Climate change could intensify hunger risk in developing world, UN official says

7 August 2007

Climate change could lead to potential food shortages and increase the risk of hunger in developing countries, the head of the United Nations Food and Agriculture Organization said today.

However, industrialized countries could see an increase in their crop yields, FAO Director-General Jacques Diouf said in a speech in Chennai, India.

“Crop yield potential is likely to increase at higher latitudes for global average temperature increases of up to 1 to 3°C depending on the crop, and then decrease beyond that,” he said.

“On the contrary, at lower latitudes, especially in the seasonally dry tropics, crop yield potential is likely to decline for even small global temperature rises, which would increase the risk of hunger,” Mr.
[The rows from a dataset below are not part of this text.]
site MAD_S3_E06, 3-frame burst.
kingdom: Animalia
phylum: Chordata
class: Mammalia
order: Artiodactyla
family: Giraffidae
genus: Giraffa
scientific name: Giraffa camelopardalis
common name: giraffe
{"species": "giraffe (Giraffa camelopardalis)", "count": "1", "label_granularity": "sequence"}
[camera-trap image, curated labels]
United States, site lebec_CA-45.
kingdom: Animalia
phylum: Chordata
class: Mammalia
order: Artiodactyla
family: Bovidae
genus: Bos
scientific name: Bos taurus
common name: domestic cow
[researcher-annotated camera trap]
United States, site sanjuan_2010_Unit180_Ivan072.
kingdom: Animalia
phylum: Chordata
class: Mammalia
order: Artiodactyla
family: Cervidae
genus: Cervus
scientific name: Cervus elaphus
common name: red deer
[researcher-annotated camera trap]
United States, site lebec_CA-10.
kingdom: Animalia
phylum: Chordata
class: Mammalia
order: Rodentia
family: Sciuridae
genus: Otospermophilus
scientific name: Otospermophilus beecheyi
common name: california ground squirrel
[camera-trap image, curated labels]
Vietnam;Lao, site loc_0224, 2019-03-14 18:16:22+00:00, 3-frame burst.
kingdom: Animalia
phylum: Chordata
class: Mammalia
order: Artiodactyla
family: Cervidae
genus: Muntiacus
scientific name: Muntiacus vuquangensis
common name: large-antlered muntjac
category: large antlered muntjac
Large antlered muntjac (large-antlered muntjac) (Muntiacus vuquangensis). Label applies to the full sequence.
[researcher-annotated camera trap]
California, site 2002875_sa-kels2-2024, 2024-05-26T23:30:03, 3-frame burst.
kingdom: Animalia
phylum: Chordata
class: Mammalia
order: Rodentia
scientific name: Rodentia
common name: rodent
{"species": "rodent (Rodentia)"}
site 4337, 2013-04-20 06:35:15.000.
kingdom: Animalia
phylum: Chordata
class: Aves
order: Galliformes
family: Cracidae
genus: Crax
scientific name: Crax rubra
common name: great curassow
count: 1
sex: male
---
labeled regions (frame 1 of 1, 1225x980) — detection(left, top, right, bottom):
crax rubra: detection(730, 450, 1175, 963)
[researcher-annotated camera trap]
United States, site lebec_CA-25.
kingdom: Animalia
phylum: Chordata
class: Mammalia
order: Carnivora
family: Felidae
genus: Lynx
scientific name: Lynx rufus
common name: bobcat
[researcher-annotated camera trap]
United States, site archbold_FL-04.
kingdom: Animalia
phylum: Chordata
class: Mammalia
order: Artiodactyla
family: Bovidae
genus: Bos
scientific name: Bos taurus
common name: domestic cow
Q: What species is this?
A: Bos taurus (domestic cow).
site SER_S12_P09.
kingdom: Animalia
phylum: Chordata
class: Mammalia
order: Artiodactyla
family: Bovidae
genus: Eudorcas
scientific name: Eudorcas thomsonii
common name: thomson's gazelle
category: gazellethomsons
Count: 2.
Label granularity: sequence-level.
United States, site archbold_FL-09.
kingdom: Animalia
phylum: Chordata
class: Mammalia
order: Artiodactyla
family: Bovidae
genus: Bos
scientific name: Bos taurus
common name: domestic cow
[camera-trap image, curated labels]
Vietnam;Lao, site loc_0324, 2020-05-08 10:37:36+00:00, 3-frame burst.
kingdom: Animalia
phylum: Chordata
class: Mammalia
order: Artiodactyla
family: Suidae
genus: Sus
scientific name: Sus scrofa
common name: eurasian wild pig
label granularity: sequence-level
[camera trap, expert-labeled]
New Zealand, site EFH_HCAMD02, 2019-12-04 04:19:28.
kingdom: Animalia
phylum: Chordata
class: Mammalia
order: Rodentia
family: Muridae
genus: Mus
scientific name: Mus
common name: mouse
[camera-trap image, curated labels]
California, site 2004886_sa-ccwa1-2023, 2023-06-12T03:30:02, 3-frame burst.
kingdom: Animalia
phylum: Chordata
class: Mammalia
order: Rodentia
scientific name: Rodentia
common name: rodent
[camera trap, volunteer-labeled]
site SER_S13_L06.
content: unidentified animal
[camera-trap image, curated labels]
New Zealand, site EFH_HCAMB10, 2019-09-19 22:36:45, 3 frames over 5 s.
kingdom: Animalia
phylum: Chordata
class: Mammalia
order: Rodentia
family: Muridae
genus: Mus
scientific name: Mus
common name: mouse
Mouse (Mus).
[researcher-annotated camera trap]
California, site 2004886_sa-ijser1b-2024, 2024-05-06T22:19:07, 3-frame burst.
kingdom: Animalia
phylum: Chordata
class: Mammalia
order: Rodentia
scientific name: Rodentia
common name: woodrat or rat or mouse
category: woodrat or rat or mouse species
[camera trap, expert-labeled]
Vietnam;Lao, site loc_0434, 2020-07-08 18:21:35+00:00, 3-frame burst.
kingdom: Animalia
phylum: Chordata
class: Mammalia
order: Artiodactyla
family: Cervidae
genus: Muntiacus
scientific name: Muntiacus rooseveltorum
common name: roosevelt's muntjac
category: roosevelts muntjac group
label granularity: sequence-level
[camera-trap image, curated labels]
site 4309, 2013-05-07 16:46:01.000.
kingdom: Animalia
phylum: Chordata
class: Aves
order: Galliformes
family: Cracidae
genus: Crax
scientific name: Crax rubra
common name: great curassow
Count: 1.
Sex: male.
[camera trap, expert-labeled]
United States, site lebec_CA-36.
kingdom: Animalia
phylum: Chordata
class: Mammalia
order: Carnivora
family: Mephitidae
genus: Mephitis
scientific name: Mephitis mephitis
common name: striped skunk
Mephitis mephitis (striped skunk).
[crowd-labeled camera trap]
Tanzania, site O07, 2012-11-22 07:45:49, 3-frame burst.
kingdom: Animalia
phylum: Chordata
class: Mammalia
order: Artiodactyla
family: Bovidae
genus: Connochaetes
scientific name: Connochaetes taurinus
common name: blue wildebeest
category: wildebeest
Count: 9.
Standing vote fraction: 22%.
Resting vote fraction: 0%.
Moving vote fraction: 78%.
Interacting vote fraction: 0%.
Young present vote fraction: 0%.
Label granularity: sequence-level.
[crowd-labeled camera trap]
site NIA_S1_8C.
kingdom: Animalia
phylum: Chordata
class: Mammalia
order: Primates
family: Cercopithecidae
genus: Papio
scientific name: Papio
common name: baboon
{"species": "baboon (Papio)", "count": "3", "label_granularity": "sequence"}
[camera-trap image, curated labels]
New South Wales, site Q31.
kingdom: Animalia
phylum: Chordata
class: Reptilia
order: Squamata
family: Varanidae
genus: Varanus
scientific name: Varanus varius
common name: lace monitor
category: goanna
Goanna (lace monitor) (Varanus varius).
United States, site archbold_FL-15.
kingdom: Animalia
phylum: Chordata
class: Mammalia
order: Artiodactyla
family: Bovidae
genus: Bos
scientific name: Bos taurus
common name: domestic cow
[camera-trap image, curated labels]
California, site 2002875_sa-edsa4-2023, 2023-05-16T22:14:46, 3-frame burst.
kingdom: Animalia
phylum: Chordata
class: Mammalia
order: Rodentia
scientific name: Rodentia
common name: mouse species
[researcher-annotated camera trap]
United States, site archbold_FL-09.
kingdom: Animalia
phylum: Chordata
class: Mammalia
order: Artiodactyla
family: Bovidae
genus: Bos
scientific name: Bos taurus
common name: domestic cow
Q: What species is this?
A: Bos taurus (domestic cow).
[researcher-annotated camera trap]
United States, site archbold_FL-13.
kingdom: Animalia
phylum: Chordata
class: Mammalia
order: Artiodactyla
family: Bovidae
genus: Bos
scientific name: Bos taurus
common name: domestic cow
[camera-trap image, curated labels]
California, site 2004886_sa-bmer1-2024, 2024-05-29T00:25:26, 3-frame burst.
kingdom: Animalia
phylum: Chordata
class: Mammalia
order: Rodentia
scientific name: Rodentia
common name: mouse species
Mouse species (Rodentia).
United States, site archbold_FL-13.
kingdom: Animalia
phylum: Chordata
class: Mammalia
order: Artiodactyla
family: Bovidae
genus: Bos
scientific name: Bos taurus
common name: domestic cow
Diouf noted in his address to the M.S. Swaminathan Foundation Conference.

Also at low latitudes, more frequent droughts and floods would decrease local production. “Rain-fed agriculture in marginal areas in semi-arid and sub-humid regions is mostly at risk.”

For example, he noted that India stands to lose 125 million tons of its rain-fed cereal production, close to 20 per cent of its total production.

He stressed that advances in science and technology will be paramount in the field of agricultural production in the next three decades.

“I cannot sufficiently underline the need to also address the needs of resource poor farmers in rain-fed areas and on marginal lands,” Dr. Diouf said. “Ensuring that new biotechnologies help achieve this goal, in full awareness of biosafety, socio-economic and ethical concerns associated with the use of some of these technologies remains a challenge for the entire scientific community.”